That explains a lot. I think I complete understand your position now. You can’t take criticism. Especially if it is public. Your professor didn’t love the shot you loved, so he must be a snob. I expect someone who charges people money for services as a photographer to actually produce photographs instead of snapshots, so I’m a snob. You have absolutely no concept that a bad review is an opportunity for growth, you’d rather attack the reviewer. Am I right in thinking that if you were in business, you’re the kind of person who would offer a full refund as a bribe to prevent someone from leaving a bad review of you? Am I hitting closer to the mark now?
My specialty was fashion and marketing before I retired. Some people loved my work, some people hated it with a passion. There were people who wouldn’t consider hiring me, and others who would call me first thing if they had a job. I look at every rejection as an opportunity in disguise. If you reacted to your teacher’s instruction like you’ve reacted here, I don’t doubt that they were completely justified in wondering if you’d learned anything from them. I take a lot of flack from certain circles, including the owner of my partner studio, because I’m more than willing to break the rules, but only if I’ve got a good reason before I do it.
When it comes to charging for learning, that is unacceptable. How would you react if someone read a book on being a plumber, bought a wrench, wrote it on the side of their truck and expected you to pay them for the privilege of letting them practice on your toilet? What if it was an electrician? Or a firefighter? Or a doctor? Granted, very few people are going do die from a bad photo, but the principle is the same. Back when I started photography, if you seriously wanted to be a pro, you didn’t go out on your own, you apprenticed with a master. I spent 4 years working for a master photographer, without pay, for the chance to learn from him. Slowly during that time, I started to set up shots and set up the camera, then he’d check everything before he shot the image. Then I started to actually take a couple shots during the shoot. By the end, he’d let me run a shoot now and again. He worked with me, he trained me, he was always honest and harsh at times.
My standards for being a professional aren’t actually all that high. If you shoot portraits, I expect every shot you deliver to be: well lit, in focus, exposed properly, composed well, artistically sound, and emotionally resonant. I’m a little more lenient in wedding and events because there are times you need to include a photo because of the emotional significance, but this is the exception rather than the rule and you don’t stick them in your portfolio. Also to be a professional, you need to be consistent enough that you can produce the same quality work no matter how tired you are, or how bad a day you’re having. If you’re charging, your client deserves to know what they are getting. If your quality is dependent on your mood, how much sleep you’ve gotten, how many cups of coffee you’ve had, or any other external factor, you’re not ready to be a professional.
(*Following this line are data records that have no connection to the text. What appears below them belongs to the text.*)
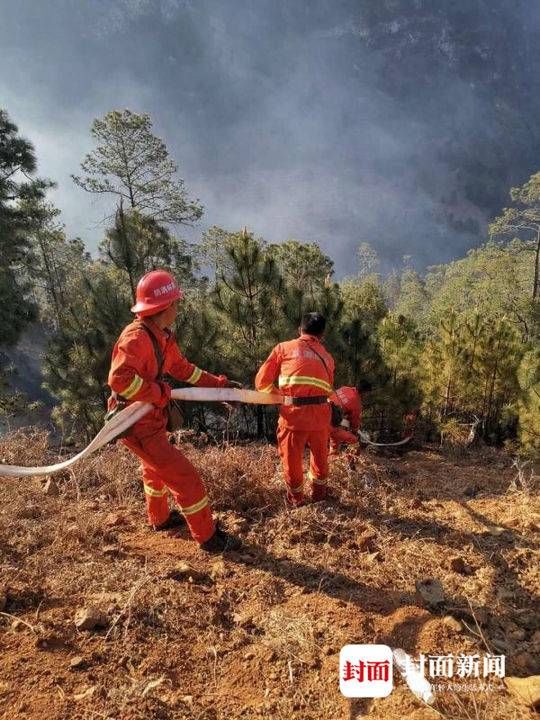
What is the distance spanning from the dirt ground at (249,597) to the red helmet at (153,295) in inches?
59.0

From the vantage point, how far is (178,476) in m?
2.86

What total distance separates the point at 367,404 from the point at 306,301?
2262 mm

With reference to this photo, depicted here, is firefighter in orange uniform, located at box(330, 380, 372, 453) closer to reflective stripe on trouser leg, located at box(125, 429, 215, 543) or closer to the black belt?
the black belt

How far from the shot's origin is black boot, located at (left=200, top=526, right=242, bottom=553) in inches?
117

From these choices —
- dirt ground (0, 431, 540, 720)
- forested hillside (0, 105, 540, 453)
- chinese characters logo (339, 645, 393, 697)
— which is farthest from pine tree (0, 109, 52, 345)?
chinese characters logo (339, 645, 393, 697)

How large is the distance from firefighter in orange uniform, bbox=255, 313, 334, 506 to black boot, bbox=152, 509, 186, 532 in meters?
0.89

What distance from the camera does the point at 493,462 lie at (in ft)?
22.6

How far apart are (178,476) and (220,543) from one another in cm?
56

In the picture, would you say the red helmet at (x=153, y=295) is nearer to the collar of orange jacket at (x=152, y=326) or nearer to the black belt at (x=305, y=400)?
Result: the collar of orange jacket at (x=152, y=326)

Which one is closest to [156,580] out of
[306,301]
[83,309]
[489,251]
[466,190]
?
[306,301]

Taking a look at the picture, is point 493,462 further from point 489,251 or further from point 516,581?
point 489,251

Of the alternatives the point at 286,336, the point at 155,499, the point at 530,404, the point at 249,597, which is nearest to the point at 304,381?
the point at 155,499

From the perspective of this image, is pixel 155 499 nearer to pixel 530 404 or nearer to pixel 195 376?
pixel 195 376

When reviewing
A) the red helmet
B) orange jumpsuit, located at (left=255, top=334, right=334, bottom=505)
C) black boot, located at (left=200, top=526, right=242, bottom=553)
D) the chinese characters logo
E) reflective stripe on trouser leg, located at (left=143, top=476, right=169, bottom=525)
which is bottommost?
the chinese characters logo
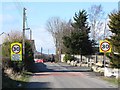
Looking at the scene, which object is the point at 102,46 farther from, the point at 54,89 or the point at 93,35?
the point at 93,35

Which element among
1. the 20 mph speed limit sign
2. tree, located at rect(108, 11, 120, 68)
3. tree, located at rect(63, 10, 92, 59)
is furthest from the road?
tree, located at rect(63, 10, 92, 59)

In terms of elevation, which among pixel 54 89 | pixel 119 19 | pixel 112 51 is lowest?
pixel 54 89

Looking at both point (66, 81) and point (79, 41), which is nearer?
point (66, 81)

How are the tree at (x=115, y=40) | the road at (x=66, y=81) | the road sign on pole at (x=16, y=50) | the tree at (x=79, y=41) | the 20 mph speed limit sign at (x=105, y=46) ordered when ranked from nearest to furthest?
the road at (x=66, y=81)
the road sign on pole at (x=16, y=50)
the 20 mph speed limit sign at (x=105, y=46)
the tree at (x=115, y=40)
the tree at (x=79, y=41)

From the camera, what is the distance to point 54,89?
898 inches

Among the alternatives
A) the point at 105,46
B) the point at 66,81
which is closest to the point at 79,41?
the point at 105,46

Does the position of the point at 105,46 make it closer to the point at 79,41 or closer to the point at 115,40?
the point at 115,40

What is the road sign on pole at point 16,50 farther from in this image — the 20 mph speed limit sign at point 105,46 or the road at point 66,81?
the 20 mph speed limit sign at point 105,46

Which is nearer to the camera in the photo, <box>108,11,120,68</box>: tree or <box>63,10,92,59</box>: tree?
<box>108,11,120,68</box>: tree

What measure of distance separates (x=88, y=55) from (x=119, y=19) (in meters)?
47.8

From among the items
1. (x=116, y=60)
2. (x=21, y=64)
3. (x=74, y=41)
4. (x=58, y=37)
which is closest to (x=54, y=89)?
(x=116, y=60)

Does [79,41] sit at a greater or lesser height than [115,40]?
greater

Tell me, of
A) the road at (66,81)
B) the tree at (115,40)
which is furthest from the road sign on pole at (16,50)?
the tree at (115,40)

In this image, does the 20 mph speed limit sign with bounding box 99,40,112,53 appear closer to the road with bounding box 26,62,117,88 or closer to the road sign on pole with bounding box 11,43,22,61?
the road with bounding box 26,62,117,88
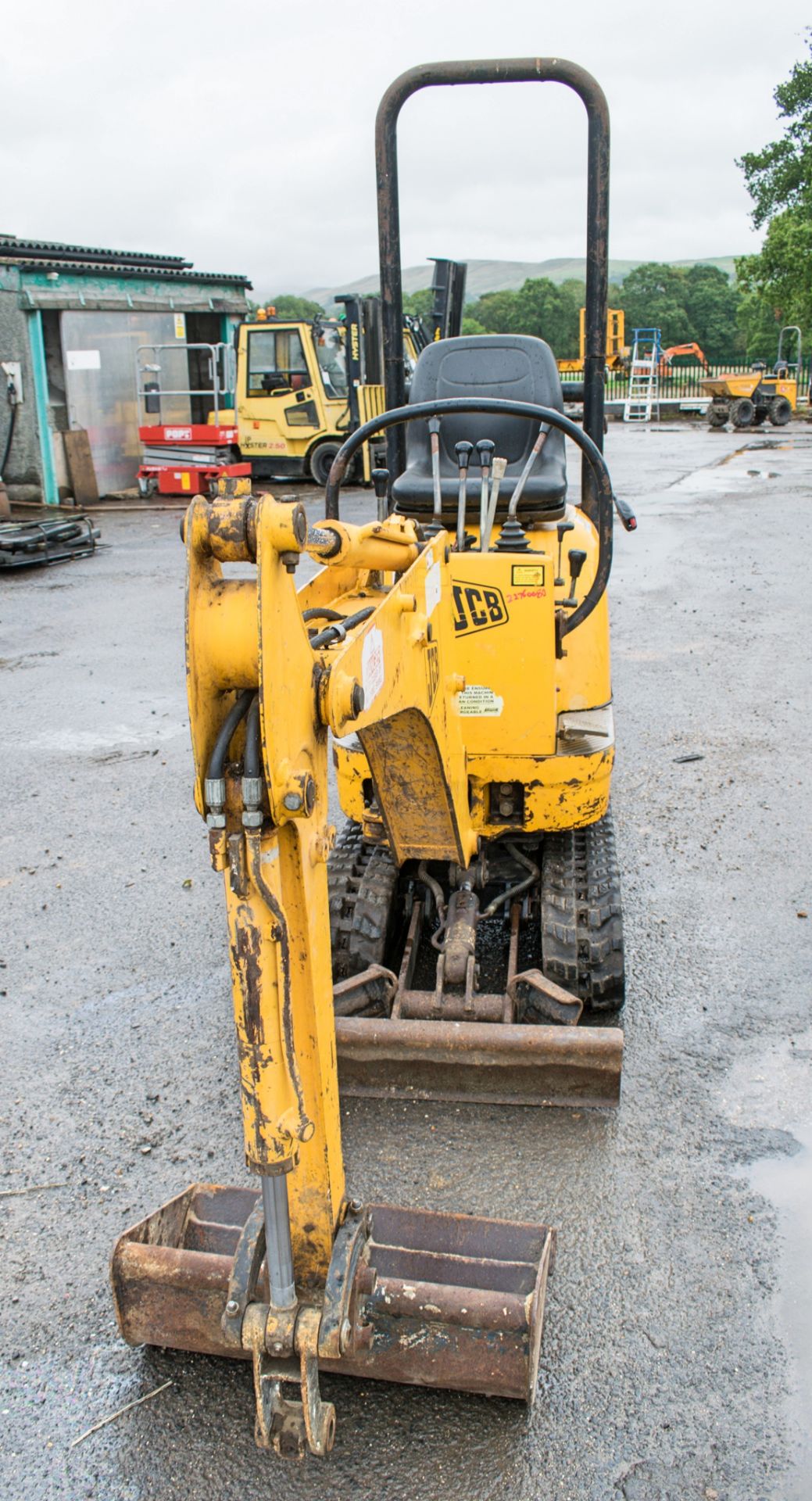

On price, if you can’t afford a high-level pro, there are plenty of real pros out there starting their businesses that need good photos. Fauxtogs don’t hurt established photographers. We don’t want clients who can’t afford to pay out rates, they expect too much for too little. The people fauxtogs hurt are those who are trying to get a good portfolio together. They pollute the public consciousness by teaching the masses that bad photography is good photography, because the masses don’t know any better. People hire fauxtogs who will give them a disc because the real photographers (who are much better and charging about the same rates) care enough about their clients to ensure they get good prints. So the ignorant clients print their snapshots at walmart and think they got a great deal, and they must bet getting good photos because they hired a “professional.”
Like it or not, photography is a luxury. It is not a right. I have the same problems with someone charging for snapshots and calling themselves a photographer as I would someone charging natural diamond prices for lab created diamonds. It is dishonest. Fauxtographers are the guys on the street outside of a jewelry with 50 knockoff watches in their coat who will sell you a Rollex for 50 bucks. You can buy a $5 watch from them for $50 bucks or you can go inside and buy a $500 watch for $500. You’re saying that is acceptable because it costs to much to buy a Rolex. We’re saying you have the choice between buying a $50 Timex for $50 or a $500 Rolex for $500? Either way you get your money’s worth, so either is fine. All I ask of a watch salesman is that if I pay $50, I get $50 worth of watch.
I ask the same of a photographer, don’t charge unless you’re PRODUCT is worth the client’s money. I stress product because they are not paying you for your time, they are paying you for your PRODUCT. Even when I charge by the hour, I am charging for the product, not the time. To be successful in any business, you must provide a good product at a fair value. If your product isn’t good enough to net you a good wage, it isn’t your prices that are the problem, it is the product. IHF is only partly right in her talk of pricing structures. You add up your costs, overhead, taxes, and a living wage, compare that to the value of the product you’re wanting to sell, and if the product’s value is higher, you’ve got a chance of making it in business. It is skill and experience on the photographers part plus economic considerations like supply and demand that determines the products value.
Before you reach that point, every hour of work you put in and every shot you take is an investment in your future. As I have said before, I don’t measure someone’s passion by how much they love what they do. There are a lot of things I love to do, but I’m not passionate about them. I love to rock climb, bicycle, and swim. But I’m not passionate enough about any of those things to put in the training required to climb half dome, enter in the Tour de France, or win a gold medal in the butterfly. True greatness will only ever come to those who are willing to toil in obscurity.
For the record, here are Chamberlain’s Three Laws of Photography:
ONE- The rules of photography are simple and finite, and they should not be deviated from.
TWO- You may break rule one if and only if you have a good reason why it will enhance the photo to do so. (“I want to,” “It’s artistic,” and “It’s impossible to do it right,” aren’t acceptable reasons)
THREE- The expectations of the client are equal to the inverse square of the amount charged in relation to the value. I.E. If you charge half the client will have 4 times the expectation. Charge a third and it will be 9 times. Charge nothing and the client’s demands become infinite.